REQUIRED WORK
#1 List every operating system mentioned in the Arduino versus Raspberry Pi thread below.
#2 In the Arduino versus Raspberry Pi thread below, which board does the commenter suggest if you could have only one?
#3 Repeat the passage of the Arduino versus Raspberry Pi thread below starting at "Should I Get" and ending at "side of things.".

SOURCE EXTRACT
━━━━━━━━━━

Should I Get an Arduino or a Raspberry Pi? - FOSSSquirrel
http://opensource.com/life/15/5/should-i-get-arduino-or-raspberry-pi

======
libc
They are both great platforms. The Pi can in theory do everything an Arduino
can while also allowing access to a full Linux based OS (or RISC, but I can't
comment on that). If you were limited to just one, I'd say to get the Pi just
because you can do more with it. The Pi is also better if you're more
interested in the software side of things.

In my opinion the Arduino is a bit more mature overall and has better
tutorials for beginners starting out in electronics. You can also use it with
Windows or OSX if Linux isn't your thing. Even if your long term goal is to do
electronics on the Raspberry Pi, I'd recommend getting an Arduino to learn on
because it is simpler and doesn't require Linux knowledge.

━━━━━━━━━━

RAW DATA
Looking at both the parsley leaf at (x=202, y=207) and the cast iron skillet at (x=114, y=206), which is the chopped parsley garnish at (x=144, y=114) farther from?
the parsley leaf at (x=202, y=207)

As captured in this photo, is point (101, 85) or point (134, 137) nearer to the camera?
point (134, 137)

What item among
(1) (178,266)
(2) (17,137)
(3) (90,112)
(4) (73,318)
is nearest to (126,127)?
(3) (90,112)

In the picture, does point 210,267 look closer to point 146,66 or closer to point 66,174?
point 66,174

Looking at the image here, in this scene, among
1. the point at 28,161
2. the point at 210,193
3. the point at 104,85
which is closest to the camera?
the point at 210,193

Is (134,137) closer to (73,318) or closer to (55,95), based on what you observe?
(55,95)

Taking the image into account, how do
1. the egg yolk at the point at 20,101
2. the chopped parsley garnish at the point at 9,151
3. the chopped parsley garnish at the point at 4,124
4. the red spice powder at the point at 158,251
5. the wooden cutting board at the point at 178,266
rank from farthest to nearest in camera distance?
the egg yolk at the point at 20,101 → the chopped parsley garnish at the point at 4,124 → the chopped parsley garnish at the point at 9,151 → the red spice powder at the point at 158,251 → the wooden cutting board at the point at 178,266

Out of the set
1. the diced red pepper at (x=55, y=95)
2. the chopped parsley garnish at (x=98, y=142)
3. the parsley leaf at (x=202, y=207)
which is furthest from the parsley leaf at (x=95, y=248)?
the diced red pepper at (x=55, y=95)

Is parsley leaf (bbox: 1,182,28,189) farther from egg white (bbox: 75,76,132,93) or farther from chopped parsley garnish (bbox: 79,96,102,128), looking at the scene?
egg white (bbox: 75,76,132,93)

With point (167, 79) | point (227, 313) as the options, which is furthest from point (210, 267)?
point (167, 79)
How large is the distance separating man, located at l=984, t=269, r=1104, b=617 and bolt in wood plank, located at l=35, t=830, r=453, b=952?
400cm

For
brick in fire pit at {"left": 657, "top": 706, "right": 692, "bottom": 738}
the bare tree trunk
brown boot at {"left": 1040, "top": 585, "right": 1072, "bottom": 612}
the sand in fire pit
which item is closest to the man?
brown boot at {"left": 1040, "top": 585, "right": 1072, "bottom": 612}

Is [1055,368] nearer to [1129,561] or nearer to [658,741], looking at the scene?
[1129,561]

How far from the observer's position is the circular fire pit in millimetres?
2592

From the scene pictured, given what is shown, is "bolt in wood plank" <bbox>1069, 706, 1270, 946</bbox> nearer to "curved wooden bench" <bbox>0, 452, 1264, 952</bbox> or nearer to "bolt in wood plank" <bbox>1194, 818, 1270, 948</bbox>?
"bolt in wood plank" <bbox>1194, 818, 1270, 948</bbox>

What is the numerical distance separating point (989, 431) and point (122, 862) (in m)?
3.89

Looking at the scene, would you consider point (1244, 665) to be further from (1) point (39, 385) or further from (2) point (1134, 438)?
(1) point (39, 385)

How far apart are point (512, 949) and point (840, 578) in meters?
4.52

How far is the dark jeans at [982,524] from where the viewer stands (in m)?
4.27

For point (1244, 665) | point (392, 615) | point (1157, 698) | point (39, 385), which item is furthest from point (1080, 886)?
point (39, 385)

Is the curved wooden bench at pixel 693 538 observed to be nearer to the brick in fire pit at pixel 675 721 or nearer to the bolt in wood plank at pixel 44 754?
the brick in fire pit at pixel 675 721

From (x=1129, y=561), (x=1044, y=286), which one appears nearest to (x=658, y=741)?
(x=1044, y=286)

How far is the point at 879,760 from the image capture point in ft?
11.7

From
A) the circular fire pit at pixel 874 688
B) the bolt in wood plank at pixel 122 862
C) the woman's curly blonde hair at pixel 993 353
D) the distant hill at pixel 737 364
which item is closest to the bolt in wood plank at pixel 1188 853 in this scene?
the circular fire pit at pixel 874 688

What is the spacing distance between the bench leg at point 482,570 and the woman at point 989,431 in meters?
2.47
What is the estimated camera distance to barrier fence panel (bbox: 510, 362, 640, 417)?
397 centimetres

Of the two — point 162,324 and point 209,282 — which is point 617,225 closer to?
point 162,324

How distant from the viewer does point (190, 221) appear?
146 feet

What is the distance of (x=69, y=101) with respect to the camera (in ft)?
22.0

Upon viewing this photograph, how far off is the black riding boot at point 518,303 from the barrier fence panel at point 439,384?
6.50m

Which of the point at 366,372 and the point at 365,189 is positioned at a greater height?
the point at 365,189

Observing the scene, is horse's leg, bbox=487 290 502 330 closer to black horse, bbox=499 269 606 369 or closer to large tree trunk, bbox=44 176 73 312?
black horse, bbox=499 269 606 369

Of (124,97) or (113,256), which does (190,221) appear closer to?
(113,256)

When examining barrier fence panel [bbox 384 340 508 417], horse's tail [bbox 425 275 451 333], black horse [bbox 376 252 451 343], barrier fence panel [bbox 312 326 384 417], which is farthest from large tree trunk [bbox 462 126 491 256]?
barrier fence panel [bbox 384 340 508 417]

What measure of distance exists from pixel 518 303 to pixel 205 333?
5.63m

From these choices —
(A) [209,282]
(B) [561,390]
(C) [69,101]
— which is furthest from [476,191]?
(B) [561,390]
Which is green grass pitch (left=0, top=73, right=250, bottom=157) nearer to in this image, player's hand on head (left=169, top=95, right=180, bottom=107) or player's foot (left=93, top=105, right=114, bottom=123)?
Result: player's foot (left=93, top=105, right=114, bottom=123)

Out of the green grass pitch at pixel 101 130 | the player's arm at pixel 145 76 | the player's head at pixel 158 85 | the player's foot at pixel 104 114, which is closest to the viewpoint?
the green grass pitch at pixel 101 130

━━━━━━━━━━

EXPECTED OUTPUTS
#1 Linux, RISC, Windows, OSX

#2 The Raspberry Pi.

#3
Should I Get an Arduino or a Raspberry Pi? - FOSSSquirrel
http://opensource.com/life/15/5/should-i-get-arduino-or-raspberry-pi

======
libc
They are both great platforms. The Pi can in theory do everything an Arduino
can while also allowing access to a full Linux based OS (or RISC, but I can't
comment on that). If you were limited to just one, I'd say to get the Pi just
because you can do more with it. The Pi is also better if you're more
interested in the software side of things.